Multivariate Variance Swap Using Generalized Variance Method for Stochastic Volatility models

TL;DR

This paper introduces a new multivariate variance swap framework using generalized variance for multi-asset portfolios, deriving closed-form solutions under stochastic volatility models and validating through simulations.

Contribution

It develops a novel generalized variance approach for multivariate variance swaps and derives analytical solutions under Heston and BNS models.

Findings

Closed-form solutions for multivariate variance swaps under Heston and BNS models.

Simulation results validate the robustness and effectiveness of the proposed framework.

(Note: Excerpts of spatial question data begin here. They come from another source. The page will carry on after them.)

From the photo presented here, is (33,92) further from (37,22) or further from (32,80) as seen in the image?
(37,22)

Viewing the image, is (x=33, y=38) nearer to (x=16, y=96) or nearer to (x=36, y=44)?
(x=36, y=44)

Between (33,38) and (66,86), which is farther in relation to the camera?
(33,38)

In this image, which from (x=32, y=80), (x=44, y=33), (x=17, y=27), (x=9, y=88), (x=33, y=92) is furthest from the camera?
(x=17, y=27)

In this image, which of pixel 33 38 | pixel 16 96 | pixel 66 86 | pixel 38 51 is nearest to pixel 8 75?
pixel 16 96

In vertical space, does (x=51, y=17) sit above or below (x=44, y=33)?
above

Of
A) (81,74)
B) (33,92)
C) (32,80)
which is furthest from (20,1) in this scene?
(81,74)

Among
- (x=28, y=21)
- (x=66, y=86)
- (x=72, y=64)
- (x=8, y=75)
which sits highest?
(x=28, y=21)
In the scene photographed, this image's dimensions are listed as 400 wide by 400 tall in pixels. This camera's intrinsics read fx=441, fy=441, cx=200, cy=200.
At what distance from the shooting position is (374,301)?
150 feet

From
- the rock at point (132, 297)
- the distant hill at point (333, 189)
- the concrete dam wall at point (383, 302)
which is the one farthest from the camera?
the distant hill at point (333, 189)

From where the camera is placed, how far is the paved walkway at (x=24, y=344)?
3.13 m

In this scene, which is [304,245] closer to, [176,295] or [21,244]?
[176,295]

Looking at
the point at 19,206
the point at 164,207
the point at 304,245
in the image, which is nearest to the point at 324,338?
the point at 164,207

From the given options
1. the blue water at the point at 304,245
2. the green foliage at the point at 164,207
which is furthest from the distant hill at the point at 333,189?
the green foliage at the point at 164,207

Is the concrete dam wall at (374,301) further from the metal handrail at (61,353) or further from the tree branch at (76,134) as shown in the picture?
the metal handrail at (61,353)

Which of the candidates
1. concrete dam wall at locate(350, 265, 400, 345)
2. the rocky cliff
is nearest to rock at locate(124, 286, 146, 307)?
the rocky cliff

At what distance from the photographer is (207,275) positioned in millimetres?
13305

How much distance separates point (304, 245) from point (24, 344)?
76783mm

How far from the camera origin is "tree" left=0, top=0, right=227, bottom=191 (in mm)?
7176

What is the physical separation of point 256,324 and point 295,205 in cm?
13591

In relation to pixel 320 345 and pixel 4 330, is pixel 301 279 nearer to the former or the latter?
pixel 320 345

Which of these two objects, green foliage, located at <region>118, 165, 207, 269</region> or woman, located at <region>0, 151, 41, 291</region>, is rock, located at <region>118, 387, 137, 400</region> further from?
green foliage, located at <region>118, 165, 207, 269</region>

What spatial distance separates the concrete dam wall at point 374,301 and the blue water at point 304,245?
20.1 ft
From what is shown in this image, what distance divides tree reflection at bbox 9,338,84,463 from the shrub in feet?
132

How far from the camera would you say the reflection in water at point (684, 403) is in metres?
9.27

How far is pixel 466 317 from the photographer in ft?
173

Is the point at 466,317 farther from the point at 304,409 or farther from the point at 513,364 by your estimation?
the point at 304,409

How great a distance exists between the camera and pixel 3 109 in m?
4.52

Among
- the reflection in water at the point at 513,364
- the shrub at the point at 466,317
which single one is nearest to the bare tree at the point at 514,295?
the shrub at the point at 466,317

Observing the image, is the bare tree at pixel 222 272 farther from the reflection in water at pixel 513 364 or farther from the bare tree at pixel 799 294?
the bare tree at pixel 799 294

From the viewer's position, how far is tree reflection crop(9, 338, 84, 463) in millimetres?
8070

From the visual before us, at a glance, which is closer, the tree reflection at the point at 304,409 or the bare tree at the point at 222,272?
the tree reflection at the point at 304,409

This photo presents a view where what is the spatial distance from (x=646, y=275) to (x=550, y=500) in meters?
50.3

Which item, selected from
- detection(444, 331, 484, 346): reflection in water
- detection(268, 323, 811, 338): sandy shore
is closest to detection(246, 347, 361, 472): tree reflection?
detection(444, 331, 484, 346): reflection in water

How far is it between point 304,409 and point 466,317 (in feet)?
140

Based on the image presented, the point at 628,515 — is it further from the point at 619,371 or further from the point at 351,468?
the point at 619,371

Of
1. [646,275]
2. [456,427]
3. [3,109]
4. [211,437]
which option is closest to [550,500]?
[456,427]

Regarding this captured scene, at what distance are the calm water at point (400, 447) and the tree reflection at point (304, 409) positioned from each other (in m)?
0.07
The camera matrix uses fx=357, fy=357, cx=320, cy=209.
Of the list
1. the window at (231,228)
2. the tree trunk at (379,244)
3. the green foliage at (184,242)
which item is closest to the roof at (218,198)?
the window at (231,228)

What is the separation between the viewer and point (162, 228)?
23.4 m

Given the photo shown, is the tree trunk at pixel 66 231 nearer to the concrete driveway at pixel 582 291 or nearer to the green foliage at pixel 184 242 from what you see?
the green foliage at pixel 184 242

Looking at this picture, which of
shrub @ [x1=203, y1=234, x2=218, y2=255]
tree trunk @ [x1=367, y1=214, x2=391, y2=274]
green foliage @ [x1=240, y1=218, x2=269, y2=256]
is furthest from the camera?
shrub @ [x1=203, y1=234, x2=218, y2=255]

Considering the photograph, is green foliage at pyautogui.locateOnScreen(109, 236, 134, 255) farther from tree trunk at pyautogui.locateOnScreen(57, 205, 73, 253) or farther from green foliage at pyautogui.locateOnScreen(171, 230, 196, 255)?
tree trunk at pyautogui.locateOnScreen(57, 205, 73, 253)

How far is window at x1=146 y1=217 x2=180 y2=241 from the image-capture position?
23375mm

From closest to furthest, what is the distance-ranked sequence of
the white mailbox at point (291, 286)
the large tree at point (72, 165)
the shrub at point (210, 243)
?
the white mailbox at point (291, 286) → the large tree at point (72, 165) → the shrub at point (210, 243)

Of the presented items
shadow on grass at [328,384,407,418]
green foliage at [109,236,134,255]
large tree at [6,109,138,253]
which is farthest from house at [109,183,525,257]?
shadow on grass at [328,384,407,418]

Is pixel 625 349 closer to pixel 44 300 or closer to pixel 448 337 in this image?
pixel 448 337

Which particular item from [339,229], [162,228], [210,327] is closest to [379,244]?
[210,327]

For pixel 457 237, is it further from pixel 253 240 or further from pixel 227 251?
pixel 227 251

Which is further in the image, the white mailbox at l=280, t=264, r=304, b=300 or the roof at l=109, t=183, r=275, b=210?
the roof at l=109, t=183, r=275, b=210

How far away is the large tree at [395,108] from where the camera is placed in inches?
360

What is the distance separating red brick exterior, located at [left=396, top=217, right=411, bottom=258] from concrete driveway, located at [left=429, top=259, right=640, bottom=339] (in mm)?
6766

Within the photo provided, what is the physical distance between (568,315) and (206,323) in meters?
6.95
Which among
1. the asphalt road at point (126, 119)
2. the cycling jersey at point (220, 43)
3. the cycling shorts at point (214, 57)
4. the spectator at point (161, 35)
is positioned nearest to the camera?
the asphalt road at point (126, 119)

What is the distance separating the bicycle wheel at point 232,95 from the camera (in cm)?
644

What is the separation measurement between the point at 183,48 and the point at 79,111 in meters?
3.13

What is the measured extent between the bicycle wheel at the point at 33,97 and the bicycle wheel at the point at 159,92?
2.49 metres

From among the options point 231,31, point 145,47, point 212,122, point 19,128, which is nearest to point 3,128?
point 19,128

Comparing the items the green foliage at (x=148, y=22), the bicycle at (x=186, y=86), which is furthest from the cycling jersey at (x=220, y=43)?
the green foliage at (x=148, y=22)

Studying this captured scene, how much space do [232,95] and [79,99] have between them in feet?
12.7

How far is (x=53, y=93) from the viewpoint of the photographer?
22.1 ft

Parameter testing and calibration demonstrate practical applicability.

Abstract

This paper develops a novel framework for modeling the variance swap of multi-asset portfolios by employing the generalized variance approach, which utilizes the determinant of the covariance matrix of the underlying assets. By specifying the distribution of the log returns of the underlying assets under the Heston and Barndorff-Nielsen and Shephard (BNS) stochastic volatility frameworks, we derive closed-form solutions for the realized variance through the computation of the covariance generalization of multi-assets. To evaluate the robustness of the proposed model, we conduct simulations using nine different assets generated via the quantmod package. For a three-asset portfolio, analytical expressions for the multivariate variance swap are obtained under both the Heston and BNS models. Numerical experiments further demonstrate the effectiveness of the proposed model through parameter testing, calibration, and validation.